— START DATASET RECORDS —
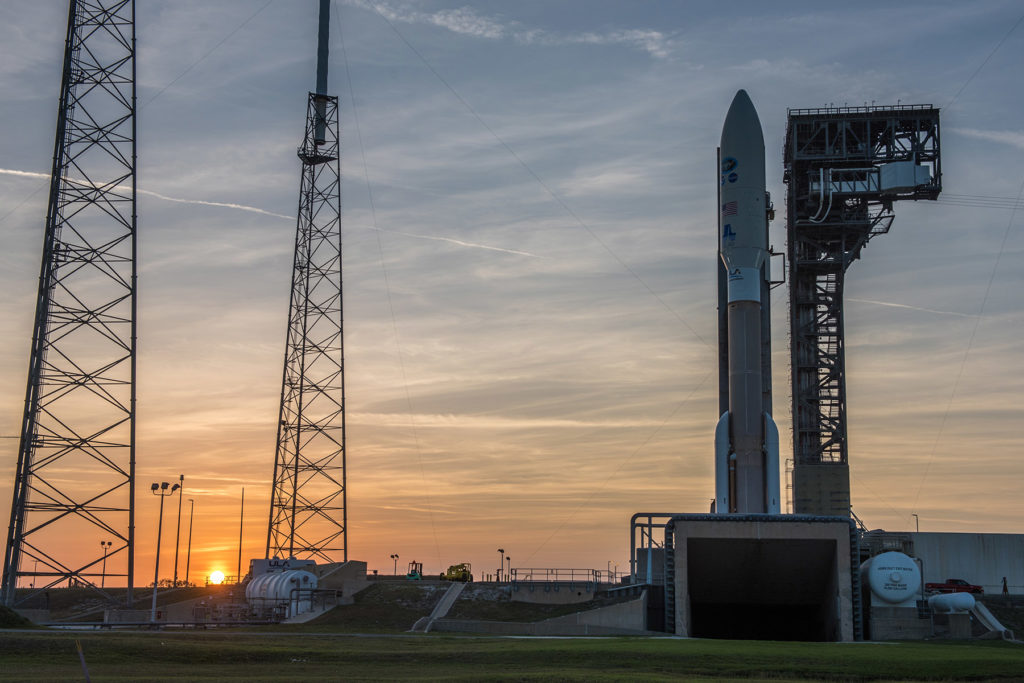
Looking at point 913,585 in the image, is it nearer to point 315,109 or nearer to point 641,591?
point 641,591

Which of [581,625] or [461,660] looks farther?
[581,625]

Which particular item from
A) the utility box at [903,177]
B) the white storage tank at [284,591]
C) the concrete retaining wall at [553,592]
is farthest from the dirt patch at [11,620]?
the utility box at [903,177]

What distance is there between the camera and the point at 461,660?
104 feet

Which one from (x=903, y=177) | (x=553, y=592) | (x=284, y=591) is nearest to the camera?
(x=553, y=592)

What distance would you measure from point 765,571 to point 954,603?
8.76 meters

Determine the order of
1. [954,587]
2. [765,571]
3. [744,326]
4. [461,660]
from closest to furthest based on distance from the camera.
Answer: [461,660] → [744,326] → [765,571] → [954,587]

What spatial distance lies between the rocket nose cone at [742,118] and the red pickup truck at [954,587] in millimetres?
26810

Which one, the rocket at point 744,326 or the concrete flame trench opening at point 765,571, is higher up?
the rocket at point 744,326

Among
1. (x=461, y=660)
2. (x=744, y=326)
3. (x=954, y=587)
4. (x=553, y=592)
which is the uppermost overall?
(x=744, y=326)

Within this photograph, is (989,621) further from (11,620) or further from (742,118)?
(11,620)

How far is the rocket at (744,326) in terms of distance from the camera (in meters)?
53.1

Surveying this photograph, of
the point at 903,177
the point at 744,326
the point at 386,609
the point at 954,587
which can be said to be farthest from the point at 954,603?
the point at 903,177

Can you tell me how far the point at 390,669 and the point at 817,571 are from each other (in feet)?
101

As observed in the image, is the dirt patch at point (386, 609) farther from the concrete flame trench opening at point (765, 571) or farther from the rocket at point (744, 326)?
the rocket at point (744, 326)
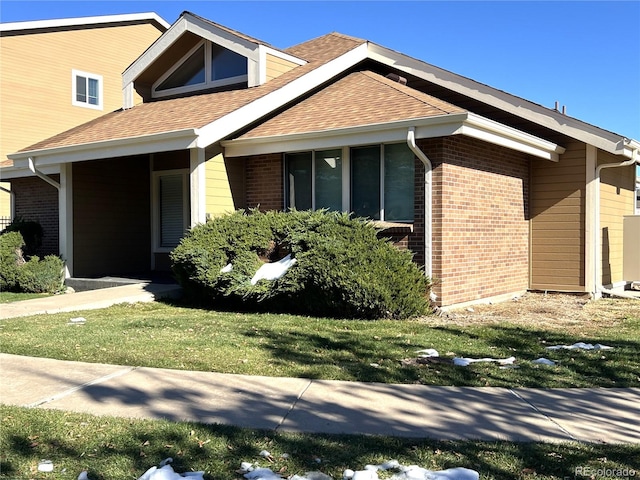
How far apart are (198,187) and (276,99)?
2.65 metres

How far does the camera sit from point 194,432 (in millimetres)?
4301

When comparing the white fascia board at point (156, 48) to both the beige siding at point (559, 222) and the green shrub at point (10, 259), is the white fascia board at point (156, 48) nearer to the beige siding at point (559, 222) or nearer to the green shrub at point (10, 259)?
→ the green shrub at point (10, 259)

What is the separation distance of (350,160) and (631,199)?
25.8 ft

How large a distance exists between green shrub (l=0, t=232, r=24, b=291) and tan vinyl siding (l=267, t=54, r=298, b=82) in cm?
— END DATASET RECORDS —
Show every line of the material above that contains the string "meters", matching case exactly.

SOLUTION TO THIS TASK >>
8.76 meters
How far is the rocket at (744,326) in terms of distance from the camera (in meters)?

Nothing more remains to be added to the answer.